Architettura e Cappella della Sindone
L’esterno è un raro esempio di Rinascimento piemontese, con facciata in marmo bianco di Bussoleno e tre portali scolpiti da Meo del Caprino. Il campanile, detto di Sant’Andrea, risale al 1468-1470 e fu poi coronato da Juvarra. Ma il vero gioiello è la Cappella della Sindone di Guarini: un ambiente circolare in marmo nero di Frabosa, con una cupola a spicchi che crea un effetto di luce ascendente. Distrutta dall’incendio del 1997, oggi viene ricostruita con gli stessi materiali originali.
Arte e spiritualità
All’interno, non perdere il Polittico dei Santi Crispino e Crispiniano di Spanzotti e Ferrari (1498-1504), un capolavoro con diciotto tavolette. Sulla controfacciata, una copia dell’Ultima Cena di Leonardo donata da re Carlo Alberto. La Cappella del Crocifisso è ricca di statue lignee, mentre nel transetto sinistro la Tribuna Reale ricorda la devozione sabauda. Sotto la chiesa, il Museo Diocesano conserva i resti delle tre basiliche paleocristiane e reperti medievali.
Perché visitarlo
Tre motivi pratici: primo, ammirare da vicino la Sindone (anche se non esposta, la teca nella navata sinistra è un’emozione). Secondo, scoprire l’architettura di Guarini, uno dei massimi esponenti del barocco, con la sua cupola ardita.
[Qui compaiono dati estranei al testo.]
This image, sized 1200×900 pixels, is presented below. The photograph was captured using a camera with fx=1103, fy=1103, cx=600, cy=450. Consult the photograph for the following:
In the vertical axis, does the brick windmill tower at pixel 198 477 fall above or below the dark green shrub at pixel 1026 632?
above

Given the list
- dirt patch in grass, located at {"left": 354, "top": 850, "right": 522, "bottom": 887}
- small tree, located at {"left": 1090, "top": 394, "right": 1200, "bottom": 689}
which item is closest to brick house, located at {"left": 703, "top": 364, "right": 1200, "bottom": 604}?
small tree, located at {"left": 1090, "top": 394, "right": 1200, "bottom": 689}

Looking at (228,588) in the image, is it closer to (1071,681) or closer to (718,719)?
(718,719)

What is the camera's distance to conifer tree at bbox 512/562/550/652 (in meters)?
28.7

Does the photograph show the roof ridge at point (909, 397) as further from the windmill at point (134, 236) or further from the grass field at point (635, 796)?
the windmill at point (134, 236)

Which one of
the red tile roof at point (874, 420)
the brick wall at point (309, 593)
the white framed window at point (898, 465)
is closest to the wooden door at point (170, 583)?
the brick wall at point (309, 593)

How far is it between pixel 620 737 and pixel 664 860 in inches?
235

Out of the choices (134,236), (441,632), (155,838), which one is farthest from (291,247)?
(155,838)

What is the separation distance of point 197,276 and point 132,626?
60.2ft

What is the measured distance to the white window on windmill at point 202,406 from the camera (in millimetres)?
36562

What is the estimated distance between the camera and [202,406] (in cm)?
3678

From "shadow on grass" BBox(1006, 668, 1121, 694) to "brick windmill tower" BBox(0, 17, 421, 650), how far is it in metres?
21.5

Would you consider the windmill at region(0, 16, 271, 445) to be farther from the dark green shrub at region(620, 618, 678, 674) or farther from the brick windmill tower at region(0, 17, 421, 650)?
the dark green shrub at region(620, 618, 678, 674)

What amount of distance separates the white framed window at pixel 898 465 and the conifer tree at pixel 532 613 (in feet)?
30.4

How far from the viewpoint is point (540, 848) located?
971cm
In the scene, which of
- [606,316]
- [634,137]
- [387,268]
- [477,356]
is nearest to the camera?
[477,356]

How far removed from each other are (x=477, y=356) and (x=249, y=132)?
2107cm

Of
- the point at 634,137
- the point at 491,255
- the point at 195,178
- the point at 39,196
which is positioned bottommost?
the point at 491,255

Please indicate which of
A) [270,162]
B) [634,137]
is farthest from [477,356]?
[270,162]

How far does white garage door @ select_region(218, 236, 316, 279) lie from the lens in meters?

Terzo, il Museo Diocesano ti fa camminare tra i resti di chiese del IV secolo, una stratificazione storica unica nel suo genere.
Quando andare
Il momento migliore è la mattina presto, appena apre (alle 7:00), quando la luce entra dalle vetrate e il silenzio avvolge le navate. In autunno o primavera, la città è meno affollata e puoi goderti la piazza con calma. Evita le ore centrali del giorno, quando i tour bus scaricano gruppi numerosi.
Nei dintorni
A pochi passi, il Palazzo Reale (Musei Reali) offre un tuffo nella storia sabauda, con gli appartamenti e l’Armeria. Imperdibile anche il Museo Diocesano nei sotterranei della cattedrale, dove puoi vedere i mosaici paleocristiani e il battistero longobardo. Due tappe che arricchiscono la visita senza allontanarsi dal centro.